Paul Krugman notes that we used to lecture other countries about economics but that argues recent failings have demonstrated we have no standing to do so:
The accounting scandals at Enron and WorldCom dispelled the myth of effective corporate governance. These days, the idea that our banks were well capitalized and supervised sounds like a sick joke. And now the mortgage mess is making nonsense of claims that we have effective contract enforcement — in fact, the question is whether our economy is governed by any kind of rule of law.
I hesitate to debate economics with a fellow that not only has a PhD in the subject but has won the Clark Medal and a Nobel Prize in the field, given that I’m 0-for-3 on those fronts. But, while I truly respect Krugman’s intellect and expertise, that’s got to be the dumbest paragraph he’s ever written. At least, I should hope he’s never written anything dumber.
Enron and WorldCom demonstrated that it’s possible for American companies to cook the books to give the impression that they’re in massively better shape than they really are for a brief period. And then get caught. And have the company’s executives sent off to jail. Yes, corporate governance can fail given a criminal conspiracy involving the CEO, the CFO, and the outside auditors. But what’s the evidence that there’s a widespread problem?
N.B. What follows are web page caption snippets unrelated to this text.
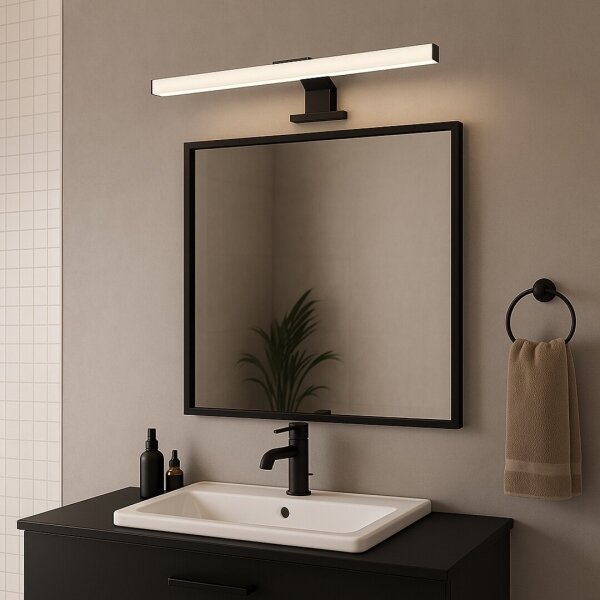 Rabalux 75052 - LED kúpeľňové osvetlenie zrkadla OLIRO LED/9W/230V IP44 60 cm čierna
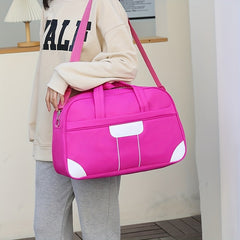 Colorblock Sports Handbag Large Capacity Luggage Bag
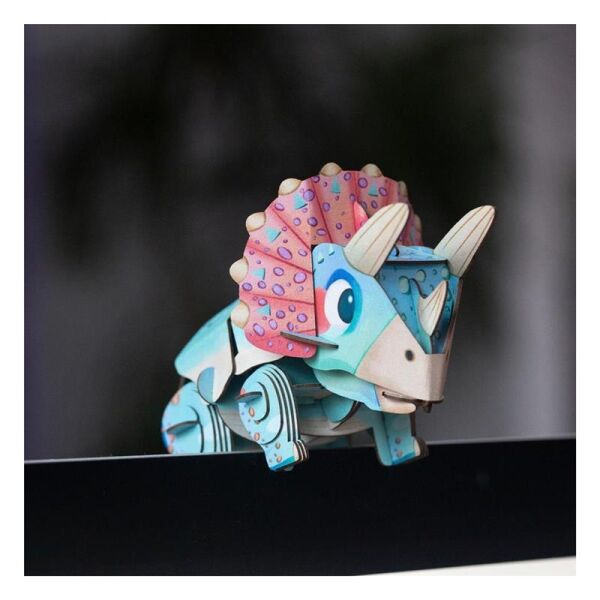 Yap ve Seslendir - 3D Puzzle Triceratops Dinozor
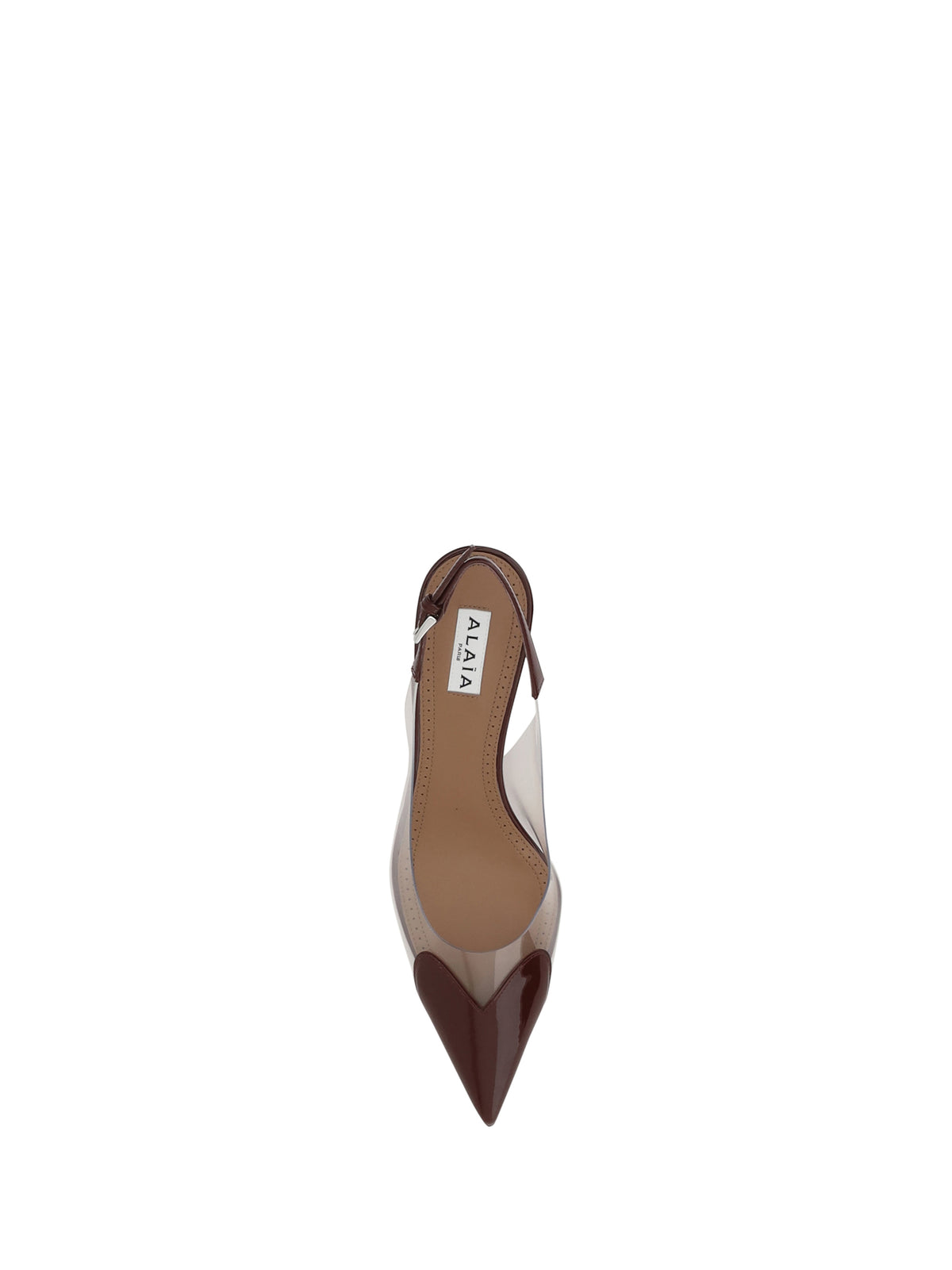 AlaïA Le Coeur Pumps - Rouge Grenat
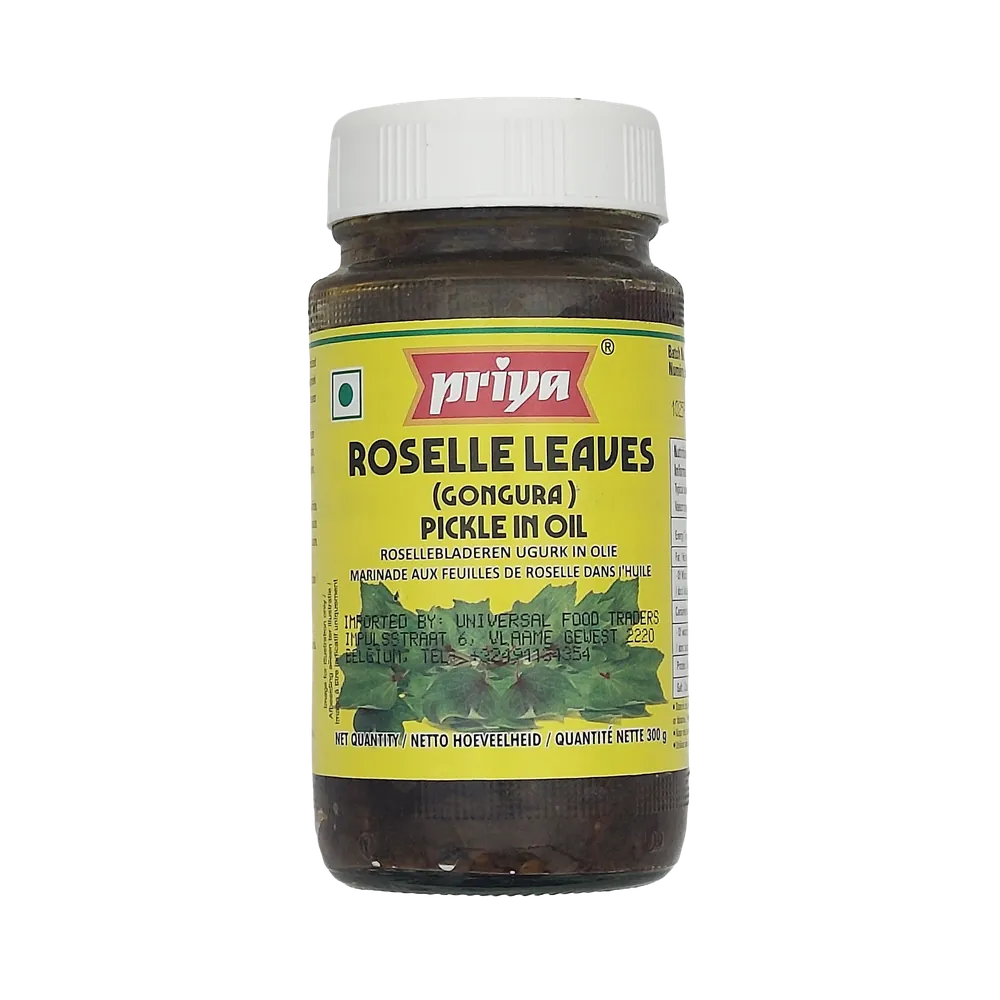 Marynowana ketmia szczawiowa Roselle Leaves Gongura Priya 300g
The banking crisis wasn’t a failure of capitalization or supervision but rather a bubble mentality. Lending to buy houses was a virtual license to print money for more than a decade and a herd mentality developed. But managers who decided in, say, 2004 to pull in the reins in a significant way would have been fired long before the bubble burst.
The latest mortgage mess, by contrast, is in fact evidence of poor management. There’s simply no excuse for not keeping track of assets and ensuring that the paperwork is all in order. That’s the essence of banking! But it’s absurd to say that it’s evidence that we’re not governed by the rule of law. The system is fully prepared to deal with the current situation. Banks can’t foreclose without the proper documentation. If they can’t prove they own the house, the can’t enforce the contract that they don’t have.
Are all these crises demonstrations that our system needed/needs some reform? Of course! Complex systems need tinkering and rethinking from time to time. And the nature of complexity is such that it often requires an actual crisis to justify fixing things. But our basic model is just fine. We had greater growth during the good times than developed countries using more constrained models. And they suffered collapses at least as damaging as we did when the crisis hit, so they sacrificed the boom without additional protection against the bust.